*Your task*
Whatever pictures appear, omit them, and repeat the data below exactly.
[[ Given records open ]]
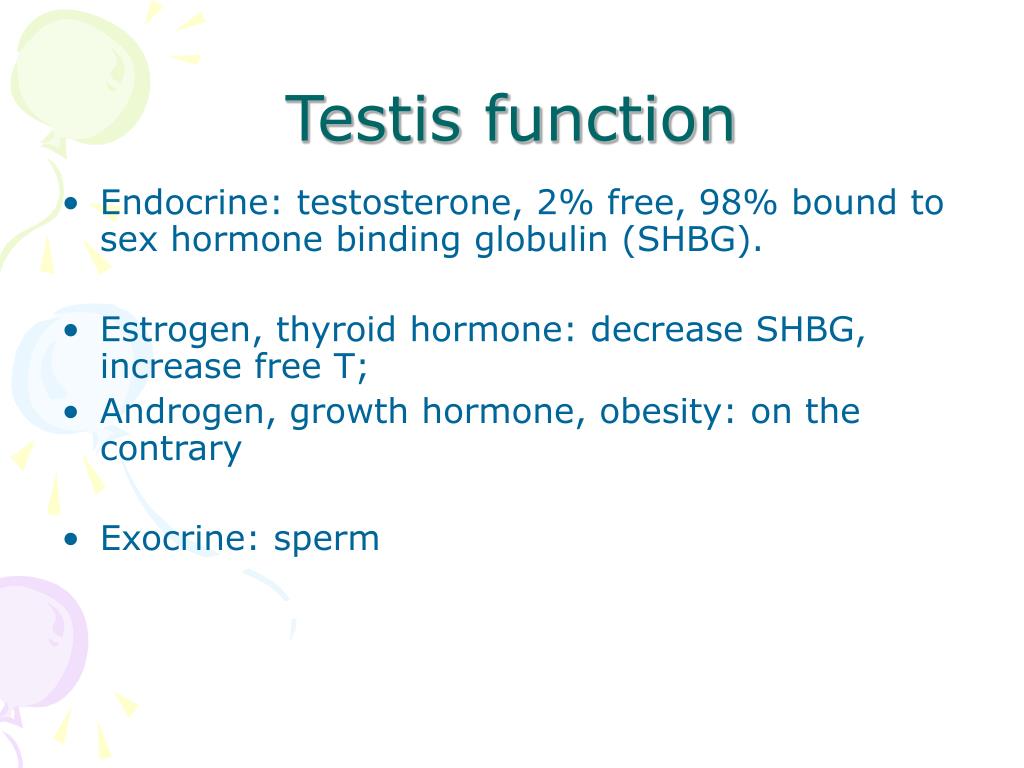 Testis function

• Endocrine: testosterone, 2% free, 98% bound to sex hormone binding globulin (SHBG).

• Estrogen, thyroid hormone: decrease SHBG, increase free T;
• Androgen, growth hormone, obesity: on the contrary

• Exocrine: sperm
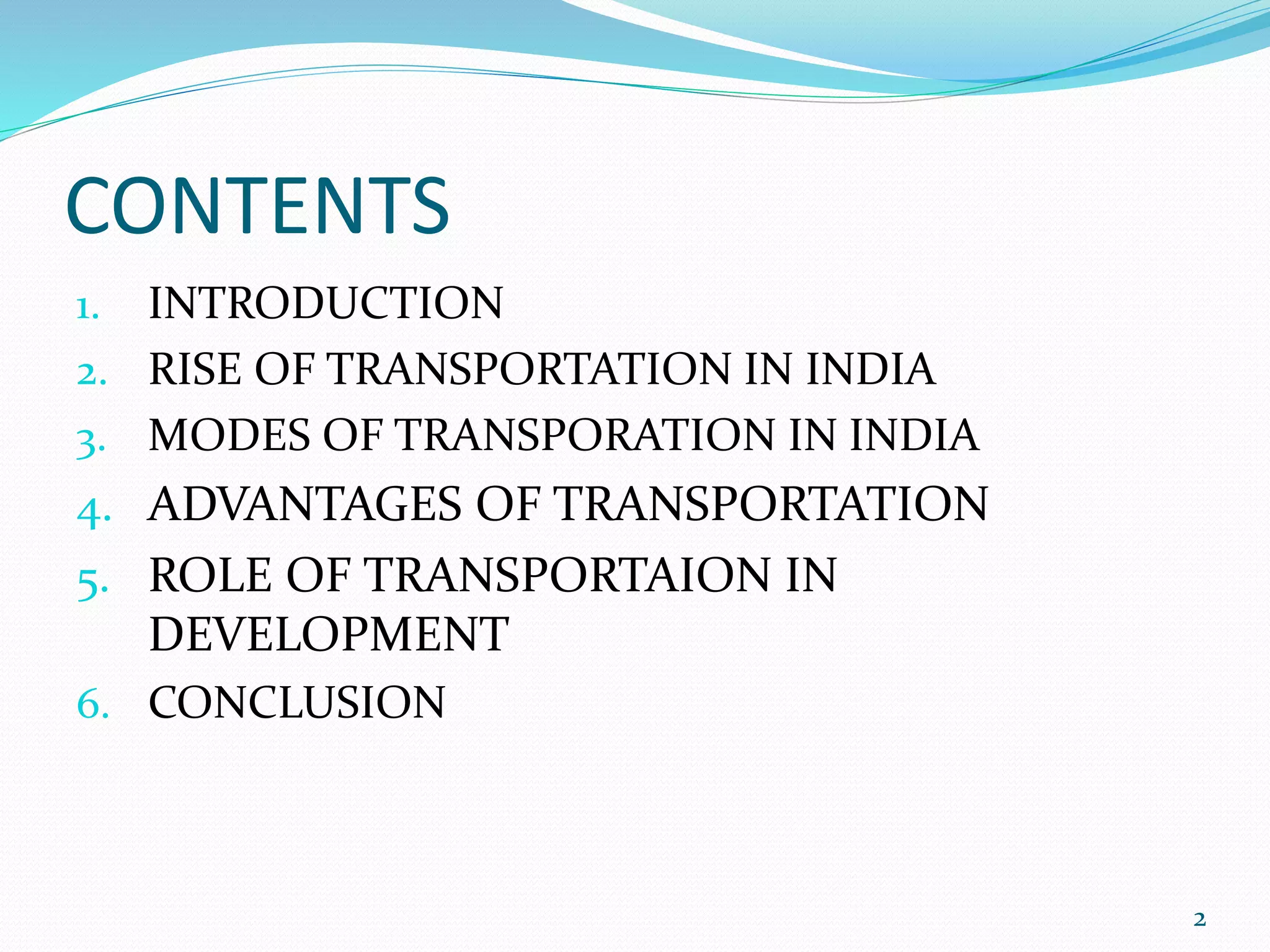 CONTENTS

1. INTRODUCTION
2. RISE OF TRANSPORTATION IN INDIA
3. MODES OF TRANSPORATION IN INDIA
4. ADVANTAGES OF TRANSPORTATION
5. ROLE OF TRANSPORTAION IN DEVELOPMENT
6. CONCLUSION

2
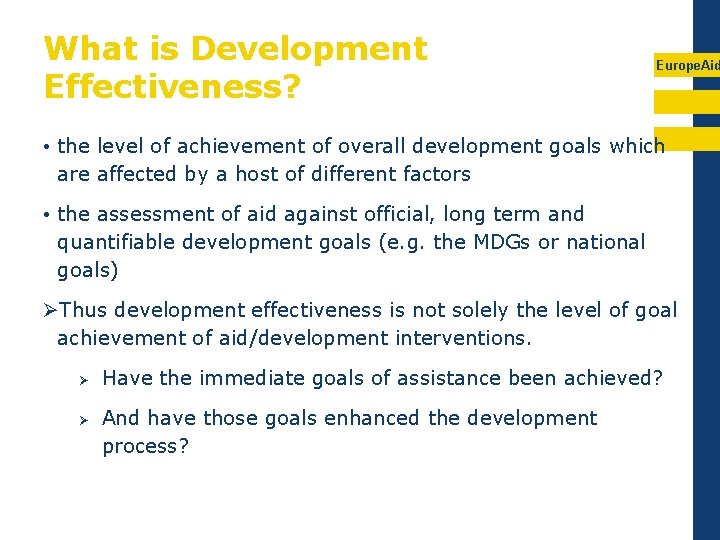 What is Development Effectiveness?

EuropeAid

• the level of achievement of overall development goals which are affected by a host of different factors

• the assessment of aid against official, long term and quantifiable development goals (e.g. the MDGs or national goals)

➢Thus development effectiveness is not solely the level of goal achievement of aid/development interventions.

➢ Have the immediate goals of assistance been achieved?

➢ And have those goals enhanced the development process?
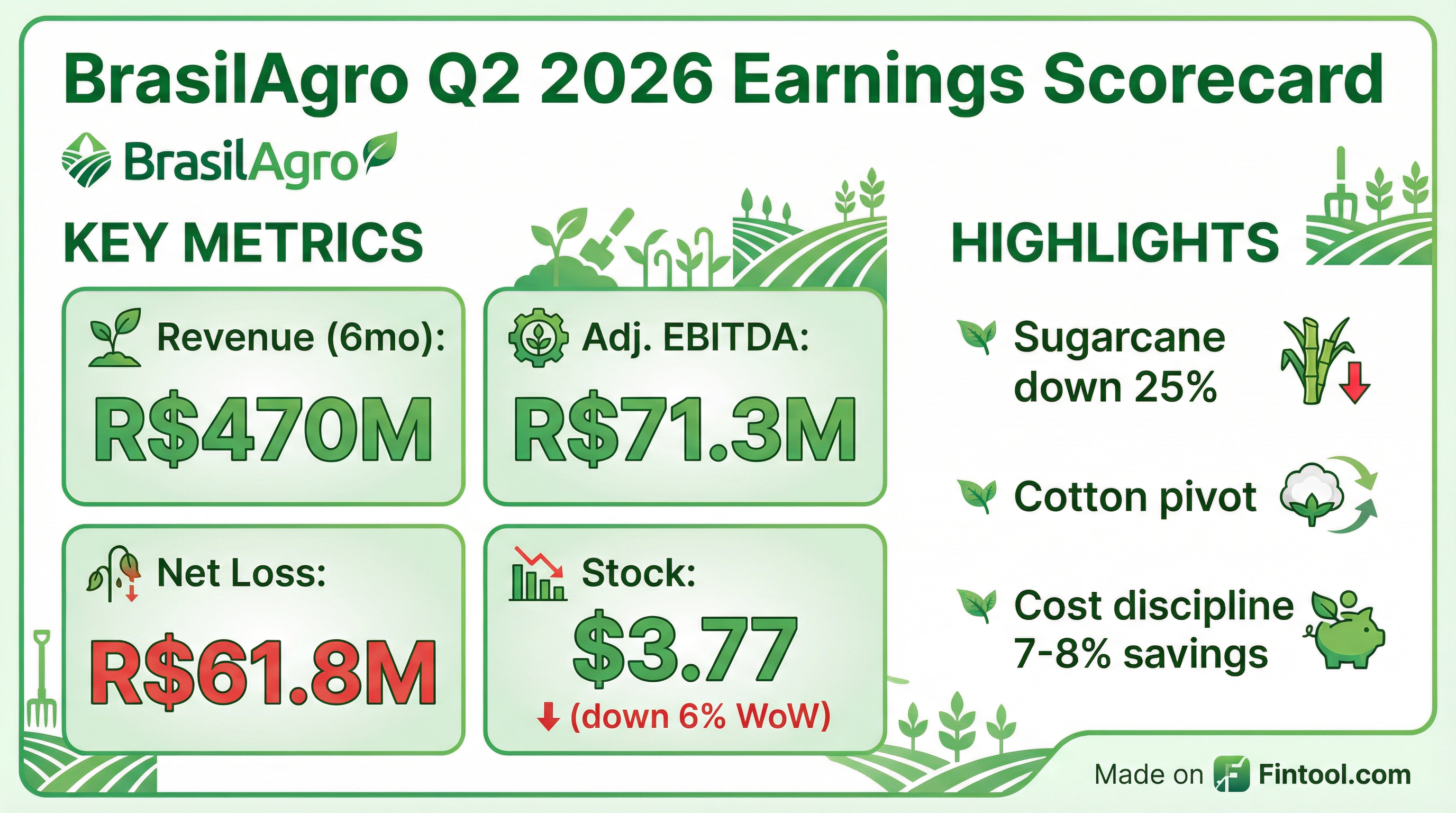 BrasilAgro Q2 2026 Earnings Scorecard

BrasilAgro

KEY METRICS

Revenue (6mo):
R$470M

Adj. EBITDA:
R$71.3M

Net Loss:
R$61.8M

Stock:
$3.77
(down 6% WoW)

HIGHLIGHTS

Sugarcane down 25%

Cotton pivot

Cost discipline 7-8% savings

Made on Fintool.com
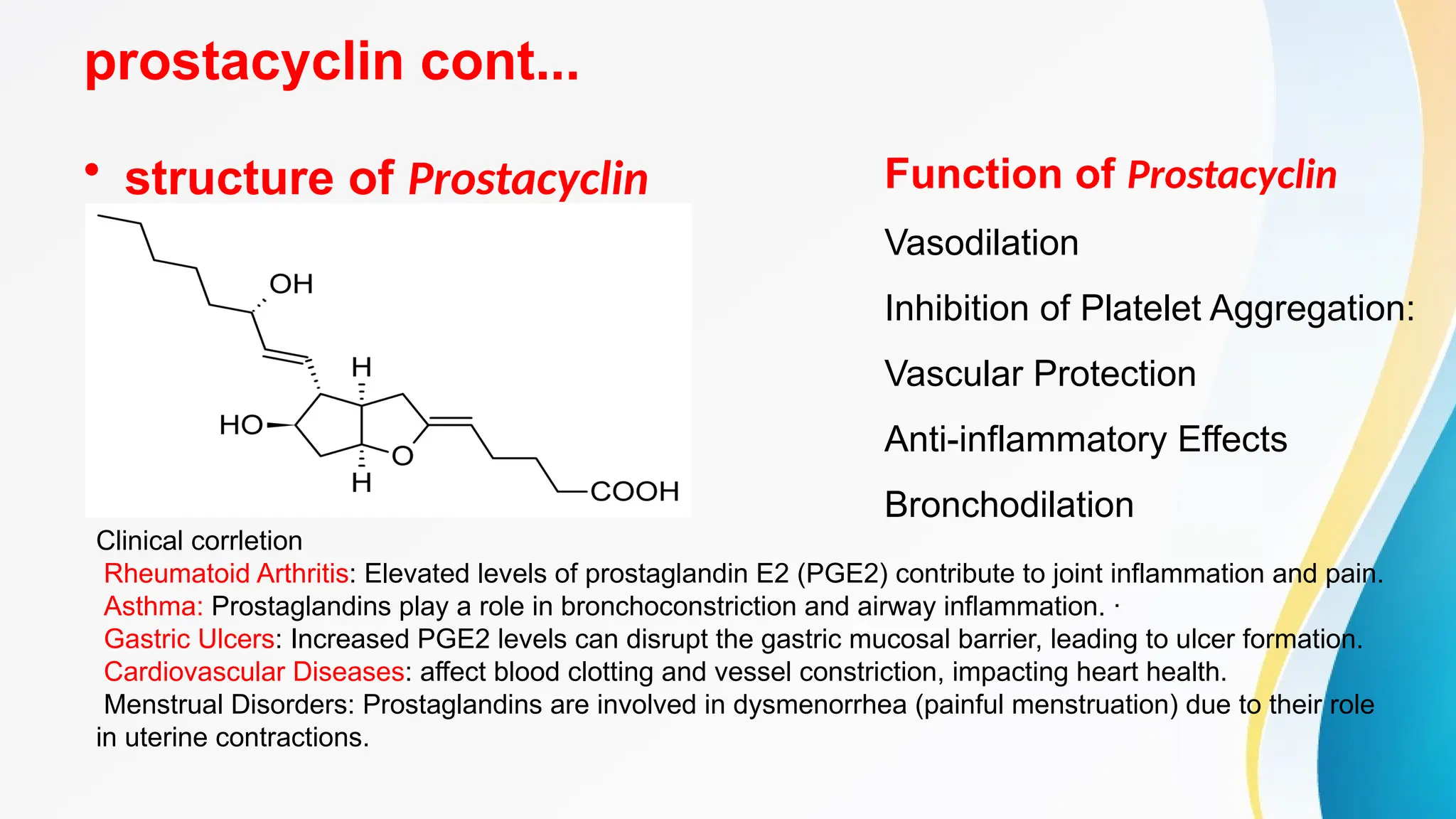 prostacyclin cont...

• structure of Prostacyclin

OH

H

HO

O

H

COOH

Function of Prostacyclin

Vasodilation

Inhibition of Platelet Aggregation:

Vascular Protection

Anti-inflammatory Effects

Bronchodilation

Clinical corrletion
Rheumatoid Arthritis: Elevated levels of prostaglandin E2 (PGE2) contribute to joint inflammation and pain.
Asthma: Prostaglandins play a role in bronchoconstriction and airway inflammation. ·
Gastric Ulcers: Increased PGE2 levels can disrupt the gastric mucosal barrier, leading to ulcer formation.
Cardiovascular Diseases: affect blood clotting and vessel constriction, impacting heart health.
Menstrual Disorders: Prostaglandins are involved in dysmenorrhea (painful menstruation) due to their role in uterine contractions.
[[ Given records closed ]]
*Reply*
 Testis function

• Endocrine: testosterone, 2% free, 98% bound to sex hormone binding globulin (SHBG).

• Estrogen, thyroid hormone: decrease SHBG, increase free T;
• Androgen, growth hormone, obesity: on the contrary

• Exocrine: sperm
 CONTENTS

1. INTRODUCTION
2. RISE OF TRANSPORTATION IN INDIA
3. MODES OF TRANSPORATION IN INDIA
4. ADVANTAGES OF TRANSPORTATION
5. ROLE OF TRANSPORTAION IN DEVELOPMENT
6. CONCLUSION

2
 What is Development Effectiveness?

EuropeAid

• the level of achievement of overall development goals which are affected by a host of different factors

• the assessment of aid against official, long term and quantifiable development goals (e.g. the MDGs or national goals)

➢Thus development effectiveness is not solely the level of goal achievement of aid/development interventions.

➢ Have the immediate goals of assistance been achieved?

➢ And have those goals enhanced the development process?
 BrasilAgro Q2 2026 Earnings Scorecard

BrasilAgro

KEY METRICS

Revenue (6mo):
R$470M

Adj. EBITDA:
R$71.3M

Net Loss:
R$61.8M

Stock:
$3.77
(down 6% WoW)

HIGHLIGHTS

Sugarcane down 25%

Cotton pivot

Cost discipline 7-8% savings

Made on Fintool.com
 prostacyclin cont...

• structure of Prostacyclin

OH

H

HO

O

H

COOH

Function of Prostacyclin

Vasodilation

Inhibition of Platelet Aggregation:

Vascular Protection

Anti-inflammatory Effects

Bronchodilation

Clinical corrletion
Rheumatoid Arthritis: Elevated levels of prostaglandin E2 (PGE2) contribute to joint inflammation and pain.
Asthma: Prostaglandins play a role in bronchoconstriction and airway inflammation. ·
Gastric Ulcers: Increased PGE2 levels can disrupt the gastric mucosal barrier, leading to ulcer formation.
Cardiovascular Diseases: affect blood clotting and vessel constriction, impacting heart health.
Menstrual Disorders: Prostaglandins are involved in dysmenorrhea (painful menstruation) due to their role in uterine contractions.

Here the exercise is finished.